# Python recap (Units 100-110)

Python is a very high-level programming language, which is why some call it a *scripting language* in contrast to "proper", heavy-weight programming languages like Java or C.
Python is not as fast as these languages, but it is just as powerful while making it much easier to write code in.
When **fast coding** is more important than **fast code**, Python is a good choice.
That's generally the case for data analysis, and increasingly so in computational linuistics, too.
This makes Python the ideal language for this course.
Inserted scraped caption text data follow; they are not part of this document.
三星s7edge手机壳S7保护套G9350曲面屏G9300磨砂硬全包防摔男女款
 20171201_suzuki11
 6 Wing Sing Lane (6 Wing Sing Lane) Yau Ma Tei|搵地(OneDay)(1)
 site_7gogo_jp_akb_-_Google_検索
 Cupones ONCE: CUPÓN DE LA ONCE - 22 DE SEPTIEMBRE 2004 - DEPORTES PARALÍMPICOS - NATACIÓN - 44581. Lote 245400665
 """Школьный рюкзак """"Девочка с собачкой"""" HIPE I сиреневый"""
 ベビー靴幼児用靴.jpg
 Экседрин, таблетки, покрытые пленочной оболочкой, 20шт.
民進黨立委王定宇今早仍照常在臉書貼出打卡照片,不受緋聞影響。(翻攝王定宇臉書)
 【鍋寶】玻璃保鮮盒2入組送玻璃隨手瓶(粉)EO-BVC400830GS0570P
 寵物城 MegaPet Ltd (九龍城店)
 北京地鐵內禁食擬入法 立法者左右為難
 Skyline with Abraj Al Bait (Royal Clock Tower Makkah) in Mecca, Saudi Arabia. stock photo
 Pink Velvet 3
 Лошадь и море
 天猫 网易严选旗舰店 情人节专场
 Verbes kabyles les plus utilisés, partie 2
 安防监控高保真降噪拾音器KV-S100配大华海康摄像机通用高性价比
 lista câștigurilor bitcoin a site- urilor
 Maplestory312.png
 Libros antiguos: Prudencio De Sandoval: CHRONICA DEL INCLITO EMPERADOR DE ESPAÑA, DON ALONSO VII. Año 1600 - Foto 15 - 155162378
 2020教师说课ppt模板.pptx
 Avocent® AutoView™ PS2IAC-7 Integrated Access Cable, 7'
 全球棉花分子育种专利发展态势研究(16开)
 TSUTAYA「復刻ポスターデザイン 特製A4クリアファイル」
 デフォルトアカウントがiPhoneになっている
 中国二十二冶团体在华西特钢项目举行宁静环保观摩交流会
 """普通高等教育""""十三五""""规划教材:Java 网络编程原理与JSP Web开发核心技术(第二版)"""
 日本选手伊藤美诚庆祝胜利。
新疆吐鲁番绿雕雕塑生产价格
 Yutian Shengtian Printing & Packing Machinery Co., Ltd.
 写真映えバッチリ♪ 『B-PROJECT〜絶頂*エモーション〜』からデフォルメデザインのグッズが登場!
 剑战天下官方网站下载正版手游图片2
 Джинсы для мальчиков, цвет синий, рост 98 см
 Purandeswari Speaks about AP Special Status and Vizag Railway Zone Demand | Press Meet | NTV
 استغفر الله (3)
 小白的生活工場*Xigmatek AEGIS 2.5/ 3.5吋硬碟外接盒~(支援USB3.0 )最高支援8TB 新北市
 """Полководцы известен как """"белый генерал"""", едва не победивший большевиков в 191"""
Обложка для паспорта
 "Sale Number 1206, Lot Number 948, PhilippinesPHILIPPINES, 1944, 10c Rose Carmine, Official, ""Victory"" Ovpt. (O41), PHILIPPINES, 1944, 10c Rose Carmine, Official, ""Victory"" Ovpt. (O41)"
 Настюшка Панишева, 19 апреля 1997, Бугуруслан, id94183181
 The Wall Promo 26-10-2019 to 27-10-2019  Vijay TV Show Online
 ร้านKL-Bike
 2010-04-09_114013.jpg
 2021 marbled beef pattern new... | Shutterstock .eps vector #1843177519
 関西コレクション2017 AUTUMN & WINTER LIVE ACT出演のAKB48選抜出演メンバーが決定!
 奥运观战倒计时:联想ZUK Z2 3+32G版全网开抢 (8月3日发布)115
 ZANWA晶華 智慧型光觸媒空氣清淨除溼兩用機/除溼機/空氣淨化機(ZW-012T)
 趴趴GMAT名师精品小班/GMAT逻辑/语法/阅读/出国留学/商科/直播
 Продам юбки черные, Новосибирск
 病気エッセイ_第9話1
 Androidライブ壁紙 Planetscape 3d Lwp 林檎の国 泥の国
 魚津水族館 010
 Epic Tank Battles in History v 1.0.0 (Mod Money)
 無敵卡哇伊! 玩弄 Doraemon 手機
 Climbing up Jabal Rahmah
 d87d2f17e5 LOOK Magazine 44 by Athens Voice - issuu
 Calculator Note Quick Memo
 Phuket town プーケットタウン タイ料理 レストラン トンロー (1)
The rest of this notebook gives a quick summary of some Python basics (corresponding to units 100-105 of LIN 120).
Whereas the LIN 120 notebooks have detailed explanations in plain English, this summary is much more concise.
It is assumed that you have enough of a programming background to quickly pick up the core ideas from a few code snippets.

## `print`, `input`, and variables

In [None]:
print("Use print to show messages to the user")

In [None]:
print('Strings can also occur between single quotes')

In [None]:
print('But that\'s not a good idea for English because apostrophes have to be escaped')

In [None]:
print("That's much better!")
print("We'll always use double quotes for strings in this course.")

In [None]:
print("Let's get some input from the user")
# ask user for input and store it in variable user_input
# (note how comments start with #)
user_input = input()

print("Here's what you said:", user_input)

In [None]:
print("Enter a number!")
n = input()
print("I believe", n, "is the number you entered.")

Notice how Python automatically inserts a space between the arguments of `print`.

The `print` command above is a little clunky.
We can do better with **f-strings** (which is short for **format-strings**).
This is also known as string interpolation in other programming languages.

In [None]:
print("Enter a number!")
n = input()
print(f"I believe {n} is the number you entered.")
print(f"Without curly braces we only get n, not {n}.")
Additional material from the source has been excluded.